Epworth made a thorough examination of the rocks and debris that blocked the way.

“We are not going out this way,” he said, shaking his head sadly. “It looks as if we are doomed to become Selinites.”

“Moawha and her people are very charming,” Joan added thoughtfully, “but they are not our kind of people. They like us now but the Selinites may take a notion to change rulers over night. If they did we might not be so popular.”

“The light in the Land of the Selinites is steady, constant, and never lets up,” Billy put in. “You have explained that to me with the statement that the sun shines all the time through an open space in Mount Leibnitz. That means that there is an outer opening in that mountain. Why not try going out that way?”

“Billy, you are a scholar and a statesman,” Epworth declared enthusiastically. “We will do that very thing.”

They returned to Moawha’s city, and explained to her why they could not go on to the outer portion of the moon. When they told her that they were going to try to go out through the hole in Mount Leibnitz she immediately informed them that she would go with them as far as Mount Leibnitz.

Moawha had spent her entire life in the Land of the Selinites, and the idea that there was a great ball of fire out in space and shining through the outer rim of the moon was new and strange to her.

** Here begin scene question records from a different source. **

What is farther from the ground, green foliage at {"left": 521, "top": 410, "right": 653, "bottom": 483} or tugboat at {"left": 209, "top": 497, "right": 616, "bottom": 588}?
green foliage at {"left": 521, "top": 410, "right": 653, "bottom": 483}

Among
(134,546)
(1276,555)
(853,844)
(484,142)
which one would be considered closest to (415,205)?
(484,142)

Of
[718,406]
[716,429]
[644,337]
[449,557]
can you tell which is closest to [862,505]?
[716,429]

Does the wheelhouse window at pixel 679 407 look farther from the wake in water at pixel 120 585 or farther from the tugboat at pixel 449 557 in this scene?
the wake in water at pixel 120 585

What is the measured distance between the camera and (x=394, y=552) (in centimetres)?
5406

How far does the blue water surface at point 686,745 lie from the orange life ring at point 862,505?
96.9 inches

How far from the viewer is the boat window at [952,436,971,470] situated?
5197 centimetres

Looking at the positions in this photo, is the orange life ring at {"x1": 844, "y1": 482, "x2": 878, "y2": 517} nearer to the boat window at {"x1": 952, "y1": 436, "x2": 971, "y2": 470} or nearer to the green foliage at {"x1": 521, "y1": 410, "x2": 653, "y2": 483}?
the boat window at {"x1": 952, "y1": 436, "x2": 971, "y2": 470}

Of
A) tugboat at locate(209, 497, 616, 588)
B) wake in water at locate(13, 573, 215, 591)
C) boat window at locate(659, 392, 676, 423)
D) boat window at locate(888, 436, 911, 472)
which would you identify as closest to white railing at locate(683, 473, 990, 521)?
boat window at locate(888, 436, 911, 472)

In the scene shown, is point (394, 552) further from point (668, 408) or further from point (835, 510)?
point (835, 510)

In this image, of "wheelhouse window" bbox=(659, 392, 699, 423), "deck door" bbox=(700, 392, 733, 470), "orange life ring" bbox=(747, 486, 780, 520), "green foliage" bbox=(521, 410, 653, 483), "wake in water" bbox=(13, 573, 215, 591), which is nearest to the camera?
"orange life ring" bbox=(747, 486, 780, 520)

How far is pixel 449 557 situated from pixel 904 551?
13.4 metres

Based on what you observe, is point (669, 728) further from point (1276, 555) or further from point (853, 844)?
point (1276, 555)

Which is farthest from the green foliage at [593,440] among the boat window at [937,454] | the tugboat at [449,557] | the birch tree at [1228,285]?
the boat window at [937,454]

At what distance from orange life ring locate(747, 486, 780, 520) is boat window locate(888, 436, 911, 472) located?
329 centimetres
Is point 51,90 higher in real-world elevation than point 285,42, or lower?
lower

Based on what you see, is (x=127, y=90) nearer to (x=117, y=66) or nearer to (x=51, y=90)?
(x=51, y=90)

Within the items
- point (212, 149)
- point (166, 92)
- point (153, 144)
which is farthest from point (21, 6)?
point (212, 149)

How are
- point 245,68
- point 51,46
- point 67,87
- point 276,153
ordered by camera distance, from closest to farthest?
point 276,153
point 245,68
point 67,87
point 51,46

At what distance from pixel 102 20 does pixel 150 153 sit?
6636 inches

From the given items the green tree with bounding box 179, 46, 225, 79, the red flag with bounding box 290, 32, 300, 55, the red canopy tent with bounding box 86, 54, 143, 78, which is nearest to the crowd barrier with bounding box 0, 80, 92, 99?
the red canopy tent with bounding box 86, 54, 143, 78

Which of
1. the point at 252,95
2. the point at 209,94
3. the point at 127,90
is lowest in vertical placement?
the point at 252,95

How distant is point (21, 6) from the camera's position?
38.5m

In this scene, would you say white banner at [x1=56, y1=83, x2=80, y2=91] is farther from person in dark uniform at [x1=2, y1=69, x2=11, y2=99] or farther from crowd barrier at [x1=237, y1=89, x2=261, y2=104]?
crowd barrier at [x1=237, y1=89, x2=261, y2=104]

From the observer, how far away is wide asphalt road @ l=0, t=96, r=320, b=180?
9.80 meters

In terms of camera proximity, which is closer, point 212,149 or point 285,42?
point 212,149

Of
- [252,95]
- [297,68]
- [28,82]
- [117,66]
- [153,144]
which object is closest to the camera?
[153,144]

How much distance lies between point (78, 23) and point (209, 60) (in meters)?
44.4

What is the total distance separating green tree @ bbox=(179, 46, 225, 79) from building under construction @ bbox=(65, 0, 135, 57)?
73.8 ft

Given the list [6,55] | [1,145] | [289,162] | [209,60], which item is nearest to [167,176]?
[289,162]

“I can’t believe that there is such a fire,” she exclaimed. “If there is I want to see it.”

Again Epworth, Joan and Billy, accompanied by Moawha, made a journey with a view of gaining the exterior. It was not a hard trip. All four had motor-gliders, and were able to fly easily over the rugged hills and interior projections of the moon which stuck up like small mountains.

But as they approached the great Mount Leibnitz the air grew warmer and warmer. Presently it became intensely hot, and even when they faced this heat they did not get a view of the sun. It was the steady flame of sunlight reflected against the rugged interior near the south pole that created the heat.